Are there any helper functions that would allow you to pull out the contents of any Rule in the structure of Pairs that you get for complicated grammars? I imagine I could write a function to do that but I'd rather borrow one :) Also, if I mangled any terminology, I am a hardware guy learning Rust to get back into programming microcontrollers. I'm learning by converting some Python scripts I wrote.

William Tange
@s1gtrap

How would you get the inner contents of a string? I stole this from the JSON grammar,

string  = @{ "\"" ~ inner ~ "\"" }
inner   = @{ (!("\"" | "\\") ~ ANY)* ~ (escape ~ inner)? }
escape  = @{ "\\" ~ ("\"" | "\\" | "/" | "b" | "f" | "n" | "r" | "t" | unicode) }
unicode = @{ "u" ~ ASCII_HEX_DIGIT{4} }

but doing something like

Rule::string => Expr::Str(pair.as_str().to_string()),

would obviously take the whole thing, including the wrapping "s and escaped escape chars, whereas trying to take the inner like

Rule::string => Expr::Str(pair.into_inner().next().unwrap().as_str().to_string()),

fails as there are no inner (I assume because @ rules aren't named?).. removing the @ gets me closer, but then whitespace isn't read by the inner so I'm essentially back to square one.. are you supposed to like "unpack" the dquote wrapped string contents or something?

jess ✨
@jesopo:matrix.org
[m]
is there a way to match an empty string

usecase is

param1 param2
param1 :param2

should be the same thing, but

param1 :

should be param1 and an empty string

SymmetricChaos
@SymmetricChaos
Are there any examples of how to use the prec_climber? I can't seem to find any. Also how is the Pest3 project going?
Matthew Dean
@matthew-dean
Question: can grammars be extended? For instance, could I maintain a CSS grammar in one place, and extend that base grammar into Less or Sass?
Thomas Barusseau
@tbarusseau

Hi! I'm trying an extremely simple parser for AoC, but struggle to declare the simplest grammar using grammar_inline?
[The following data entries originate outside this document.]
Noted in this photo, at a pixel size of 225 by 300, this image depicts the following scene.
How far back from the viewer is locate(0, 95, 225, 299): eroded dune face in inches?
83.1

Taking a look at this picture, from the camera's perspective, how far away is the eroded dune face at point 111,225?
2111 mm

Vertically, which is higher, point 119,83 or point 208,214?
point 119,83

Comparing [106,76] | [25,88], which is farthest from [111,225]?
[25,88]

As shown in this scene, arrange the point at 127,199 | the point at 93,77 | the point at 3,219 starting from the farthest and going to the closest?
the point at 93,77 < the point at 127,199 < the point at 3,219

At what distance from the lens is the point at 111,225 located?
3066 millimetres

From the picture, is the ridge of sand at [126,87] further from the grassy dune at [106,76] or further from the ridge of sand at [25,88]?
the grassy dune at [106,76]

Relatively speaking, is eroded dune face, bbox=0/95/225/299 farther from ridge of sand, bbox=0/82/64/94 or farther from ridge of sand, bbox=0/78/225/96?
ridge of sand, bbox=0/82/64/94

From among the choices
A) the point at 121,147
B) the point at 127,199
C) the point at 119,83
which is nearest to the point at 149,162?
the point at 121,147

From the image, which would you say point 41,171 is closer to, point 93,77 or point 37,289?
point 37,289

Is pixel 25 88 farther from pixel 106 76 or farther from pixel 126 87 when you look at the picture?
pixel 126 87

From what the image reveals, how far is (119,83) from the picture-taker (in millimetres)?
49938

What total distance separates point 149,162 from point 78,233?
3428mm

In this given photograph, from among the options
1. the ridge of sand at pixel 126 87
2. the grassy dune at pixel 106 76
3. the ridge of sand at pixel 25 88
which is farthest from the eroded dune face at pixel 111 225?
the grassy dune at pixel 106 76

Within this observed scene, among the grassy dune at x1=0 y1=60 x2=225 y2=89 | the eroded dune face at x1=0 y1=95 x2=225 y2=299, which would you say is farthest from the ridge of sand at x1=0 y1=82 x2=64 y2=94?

Anyone who could help me out?

#[derive(Parser)]
#[grammar_inline = "
instruction = _{ forward | down | up }
    forward = { "forward" }
    down    = { "down" }
    up      = { "up" }
"]
struct MyParser;

Produces the following error: suffixes on a string literal are invalid, pointing to the end of my string in forward = { "forward" }... Which I took directly from the book here: "other_rule" https://pest.rs/book/grammars/syntax.html

It seems to come from grammar_inline, I'll switch to file-based grammars for now.
Bastien Orivel
@Eijebong
Hey, I'm looking at cleaning some dependency tree right now and got sha-1 duplicated because of pest_meta. Is there any chance to get a release of that at some point since the work's already been done?